Bu kitapta bu soruları gündeme getiriyor ve olguyu tıbbî literatürde bulunan ama fazla gündeme getirilmeyen [görmezden gelinen] bilimsel veriler de dahil bine yakın akademik araştırma makalesine atıf yaparak izah ediyoruz.

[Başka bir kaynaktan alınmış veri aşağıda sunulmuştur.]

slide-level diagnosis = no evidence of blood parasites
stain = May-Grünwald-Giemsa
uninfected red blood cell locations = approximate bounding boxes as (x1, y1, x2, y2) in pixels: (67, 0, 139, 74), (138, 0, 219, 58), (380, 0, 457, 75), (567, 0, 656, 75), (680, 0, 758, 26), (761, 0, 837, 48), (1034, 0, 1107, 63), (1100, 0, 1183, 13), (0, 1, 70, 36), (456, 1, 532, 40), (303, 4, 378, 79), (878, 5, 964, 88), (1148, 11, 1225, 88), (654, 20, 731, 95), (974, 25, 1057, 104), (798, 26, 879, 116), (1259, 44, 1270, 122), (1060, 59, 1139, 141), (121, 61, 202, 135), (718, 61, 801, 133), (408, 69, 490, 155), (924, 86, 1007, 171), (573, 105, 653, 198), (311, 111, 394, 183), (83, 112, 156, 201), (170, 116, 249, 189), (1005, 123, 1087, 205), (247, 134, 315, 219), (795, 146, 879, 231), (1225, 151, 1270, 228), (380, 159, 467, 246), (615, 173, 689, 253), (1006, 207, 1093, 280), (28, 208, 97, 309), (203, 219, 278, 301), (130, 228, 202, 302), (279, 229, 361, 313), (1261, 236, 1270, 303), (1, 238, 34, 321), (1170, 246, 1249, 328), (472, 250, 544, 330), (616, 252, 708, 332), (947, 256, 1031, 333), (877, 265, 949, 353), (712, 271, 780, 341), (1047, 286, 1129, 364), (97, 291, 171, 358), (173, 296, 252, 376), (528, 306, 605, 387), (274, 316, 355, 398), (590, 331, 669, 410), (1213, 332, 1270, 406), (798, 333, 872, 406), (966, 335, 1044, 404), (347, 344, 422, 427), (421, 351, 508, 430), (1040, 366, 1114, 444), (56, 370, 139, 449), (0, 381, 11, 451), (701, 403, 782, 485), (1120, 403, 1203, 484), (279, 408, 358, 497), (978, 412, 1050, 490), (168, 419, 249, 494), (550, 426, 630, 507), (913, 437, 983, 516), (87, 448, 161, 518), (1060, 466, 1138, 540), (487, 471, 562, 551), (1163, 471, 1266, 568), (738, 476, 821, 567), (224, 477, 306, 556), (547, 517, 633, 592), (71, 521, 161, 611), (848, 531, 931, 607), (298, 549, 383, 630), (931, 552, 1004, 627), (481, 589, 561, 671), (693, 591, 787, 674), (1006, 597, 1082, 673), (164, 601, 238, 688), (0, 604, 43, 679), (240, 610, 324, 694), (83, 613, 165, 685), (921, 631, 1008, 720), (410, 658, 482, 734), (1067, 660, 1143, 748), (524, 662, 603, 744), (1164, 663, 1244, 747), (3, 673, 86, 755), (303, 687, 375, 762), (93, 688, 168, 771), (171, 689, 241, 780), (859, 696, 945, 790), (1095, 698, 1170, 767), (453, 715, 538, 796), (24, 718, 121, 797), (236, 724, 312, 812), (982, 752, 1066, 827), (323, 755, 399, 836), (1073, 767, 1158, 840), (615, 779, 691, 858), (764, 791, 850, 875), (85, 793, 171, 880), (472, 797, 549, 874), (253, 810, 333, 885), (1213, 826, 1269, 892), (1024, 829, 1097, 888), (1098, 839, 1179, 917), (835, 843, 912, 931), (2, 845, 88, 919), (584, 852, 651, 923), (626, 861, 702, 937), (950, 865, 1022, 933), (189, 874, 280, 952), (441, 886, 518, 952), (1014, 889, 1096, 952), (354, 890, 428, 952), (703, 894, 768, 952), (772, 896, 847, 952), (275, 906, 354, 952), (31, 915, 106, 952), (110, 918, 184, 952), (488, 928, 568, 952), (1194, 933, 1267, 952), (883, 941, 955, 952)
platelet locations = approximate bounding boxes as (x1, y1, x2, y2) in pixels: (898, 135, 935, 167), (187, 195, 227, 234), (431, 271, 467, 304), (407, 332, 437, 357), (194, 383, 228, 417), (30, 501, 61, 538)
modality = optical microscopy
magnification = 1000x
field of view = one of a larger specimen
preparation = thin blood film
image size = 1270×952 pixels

Transseksüel cerrahi genetik-doğumsal, hormonal yahut anatomik-fiziksel bir bozukluğun nasıl tedavi edileceği için değil [çünkü translarda böyle bir problem yoktur], ruhsal poblemlerin iyileştirilmesi için yapılmaktadır. Transseksüel cerrahiye onay veren ve yapan hekimlerin ileri sürdükleri gerekçe budur. Lakin alakalı çalışmalar [örneğin İsveç ve Danimarka kohortları] ruhsal poblemlerin transseksüel cerrahi ardından da [ömür boyu] devam ettiğini göstermektedir. Cinsiyet hoşnutsuzluğunda gerileme görülse de transseksüellerdeki tüm ruhsal sorunlar yaşam boyunca devam ediyordir. Hatta bazı translarda bu sorunlar ameliyattan sonra daha da artmaktadır. Üstelik bunlara yaşam değerini azaltan [cerrahiye bağlı] ilave sorunlar eklenmektedir. Ameliyat olan trans bireyin üreme işlevi tamamen, cinsel işlevi mühim miktarda yok olmakta, can sıkıcı ürogenital sorunlar gelişmekte, yaşam değeri manalı düzeyde düşmekte, hormon kullanımına bağlı akciğer, kalp-damar hastalıkları ve kanserler gibi ölümcül hastalıklar artmakta, intihar girişimi ve intiharlar dahil ruhsal poblemlerin tümü devam ediyor ve neticede trans bireyin yaşamı hemen hemen 25-28 yıl kısalmaktadır.
Hormonal yahut fiziksel hiçbir hastalık yok iken trans bireyi genital ve ekstra genital olarak sakatlayan, yaşam değerini azaltan ve ömrü 25-28 yıl kısaltan bir cerrahi, hangi gerekçe [endikasyon] ile yapılmaktadır? Bir ameliyat fakat verdiği zarardan daha fazla fayda sağlıyorsa [risk-fayda analizi net olarak fayda lehinde ise] yapılabilir. Transseksüel cerrahi ise [en azından bazı gruplarda] sağladığı faydadan daha fazla zarar veriyor. O halde niye yapılıyor? Bu, tıbbın ‘’önce zarar verme’’ şeklindeki kadim ilkesinin ihlali manasına gelmiyor mu? Bu, rıza mühendisliği marifeti ile bizzat sağlık profesyonelleri tarafından oluşturulan büyük bir iyatrojenik zarar değil midir? Bireyin ömrünü üçte bir oranında kısaltan böyle bir sistematik zarar başka hangi branşta var/var mı?
Bu kitapta bu soruları gündeme getiriyor ve olguyu tıbbî literatürde bulunan ama fazla gündeme getirilmeyen [görmezden gelinen] bilimsel veriler de dahil bine yakın akademik araştırma makalesine atıf yaparak izah ediyoruz.